SUPREME COURT OF THE ACT

COMMONWEALTH BANK OF AUSTRALIA v. FREDERICK JOSEPH RICHARDS and SUNDOWNER
MOTOR HOTELS LIMITED
S.C. No. 809 of 1986
Mortgage - Practice and Procedure

COURT

IN THE SUPREME COURT OF THE AUSTRALIAN CAPITAL TERRITORY
Miles C.J.(1)

CATCHWORDS

Mortgage - duty of mortgagee exercising power of sale - appointment of receiver and manager - duty of receiver and manager.

Practice and Procedure - application to strike out defence pursuant to Order 29 Rule 4 - whether pre-requisite to application for summary judgment pursuant to Order 15 Rule 1.

Practice and Procedure - application for summary judgment pursuant to Order 15 Rule 1.

Pendlebury v. The Colonial Mutual Life Assurance Society Ltd [1912] HCA 9; (1912) 13 CLR 676

Forsyth and Another v. Blundell and Another [1973] HCA 20; (1973) 129 CLR 477

ANZ Banking Group Ltd. v. Bangadilly Pastoral Co. Pty. Ltd. and Others [1978] HCA 21; (1978) 139 CLR 195

Brutan Investments Pty. Ltd. v. Underwriting and Insurance Ltd. and Another (1980) 39 ACTR 47

ANZ Banking Group Ltd. v. Tacoma Nominees Pty. Ltd. (1983) 1 ACLC 1081

Cachalot Nominees Pty. Ltd. v. Prime Nominees Pty. Ltd. (1984) WAR 380

Citicorp Australia Ltd. v. McLoughney and Another (1984) 35 SASR 375

Cuckmere Brick Co. Ltd. and Another v. Mutual Finance Ltd. (1971) 2 All ER 633

Standard Chartered Bank Ltd. v. Walker and Another (1982) 1 WLR 1410 at p 1415

HEARING

CANBERRA
16:1:1987

ORDER

The plaintiff be at liberty to enter judgment in the sum of $759,685.84.

The defendants' defence dated 23 September 1986 be struck out.

The defendants pay three-fourths of the costs of the plaintiff incurred by the summons dated 29 October 1986.

The notice of motion dated 15 October 1986 be dismissed, the plaintiff to pay the defendants' costs of that notice of motion.

DECISION

By summons dated 29 October 1986 the plaintiff seeks an order for summary judgment under Order 15 Rule 1 and an order that the defendants' defence filed 23 September 1986 be struck out pursuant to Order 29 Rule 4. The application for summary judgment was initially made by notice of motion dated 15 October 1986, but insofar as Order 15 Rule 2 provides that an application for summary judgment is to be made by summons, the notice of motion has been abandoned. The amount for which judgment is sought is $759,685.84.

2. The plaintiff's writ was issued on 15 May 1986. The amount claimed was $986,072.11, together with interest accruing at the rate of $510.85 per day.
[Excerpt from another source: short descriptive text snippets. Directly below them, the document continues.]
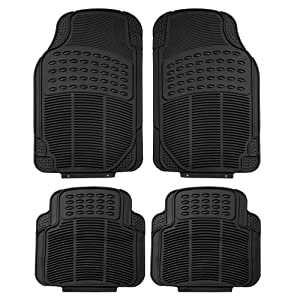 FH Group F11305BLACK Black All Weather Floor Mat, 4 Piece (Full Set Trimmable Heavy Duty)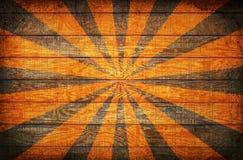 sunburst drewno Zdjęcie Royalty Free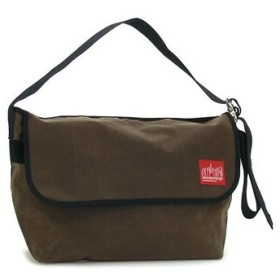 マンハッタンポーテージ manhattan portage ショルダーバッグ 1607v-wp dbr wax vintage messenger bag (lg)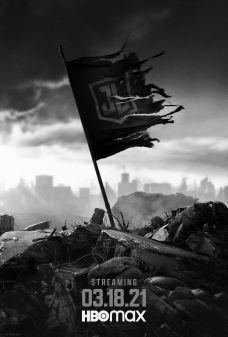 zack-snyder-justice-league-snyder-cut-poster-1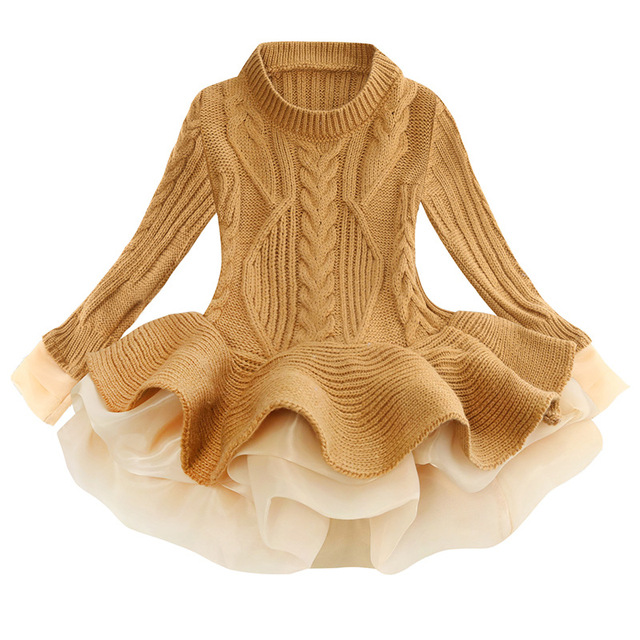 Kids Clothes Baby Dresses Winter Cute Knit Long Sleeved Girl Sweater Dress Toddler Girls Birthday Party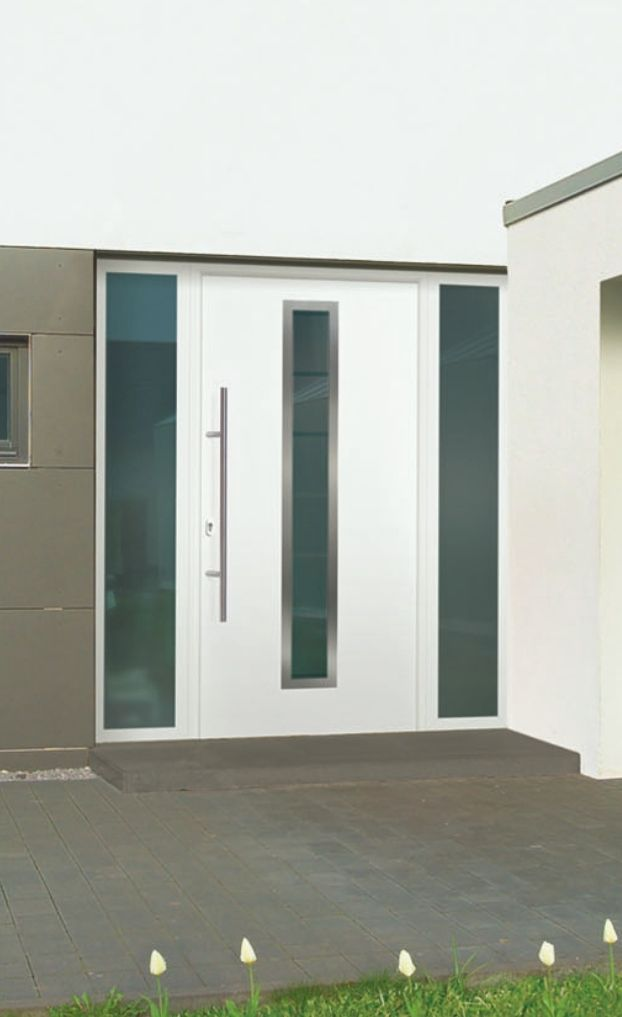 Sieger white entrance door with vertical glazing panel
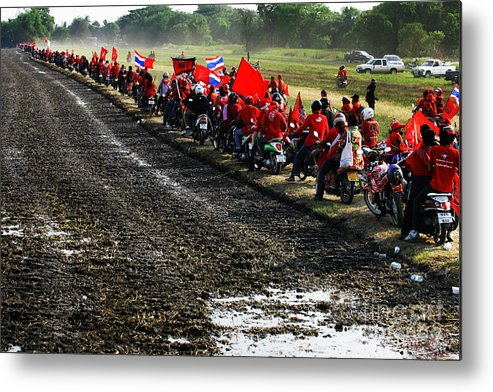 Motorcycle Metal Print featuring the photograph Long Journey Of The Red Rally by Rames Ratyantarakor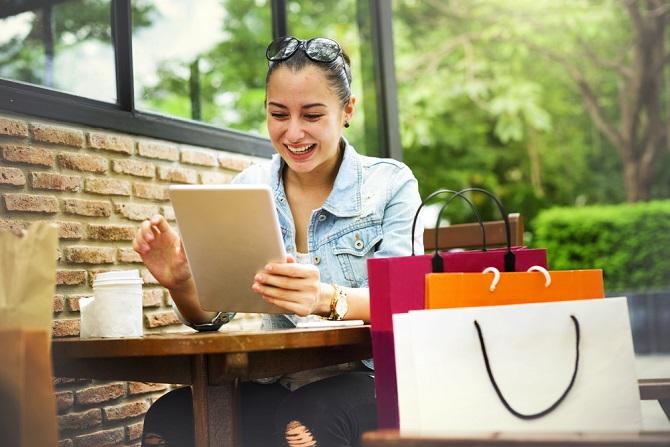 Künftig möchte sich der Konzern auf die Vermarktung über Tablet PCs und Smartphones konzentrieren. (#05)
In the statement of claim accompanying the writ under Order 4 Rule 5 it was alleged that on 21 October 1982 the firstnamed defendant executed a deed of guarantee in favour of the plaintiff guaranteeing payments of the debts of a company known as Great Western Hotel Cobar Pty. Limited ("the company") and that on 28 May 1982 the secondnamed defendant executed a like deed of guarantee in favour of the plaintiff guaranteeing the payments of the debts of the company.
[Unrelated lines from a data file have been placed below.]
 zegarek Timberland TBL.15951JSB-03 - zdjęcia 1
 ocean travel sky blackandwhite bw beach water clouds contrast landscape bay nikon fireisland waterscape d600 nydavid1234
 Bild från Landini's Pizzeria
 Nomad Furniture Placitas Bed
3. It was further alleged in the statement of claim that it was a term of each of the deeds that the guarantors would make payment to the plaintiff upon demand made in writing at any time, that on 18 September 1985 the company was indebted in the sum of $872,303.48 and that on the same day the plaintiff demanded in writing of the defendants payment of that sum together with interest accruing at a daily rate of $466.02 thereafter. These particular allegations were denied by the defendants in their defence dated 23 September 1986.

4. In addition, the defendants raised the following matters by way of defence:

"2. As to paragraphs 5, 7 and 8 of the Statement

of Claim, the defendants deny the contents and
allege that the plaintiff realised upon real
and personal property held by the plaintiff
under registered mortgage as security and did
not give the defendants the benefit thereof.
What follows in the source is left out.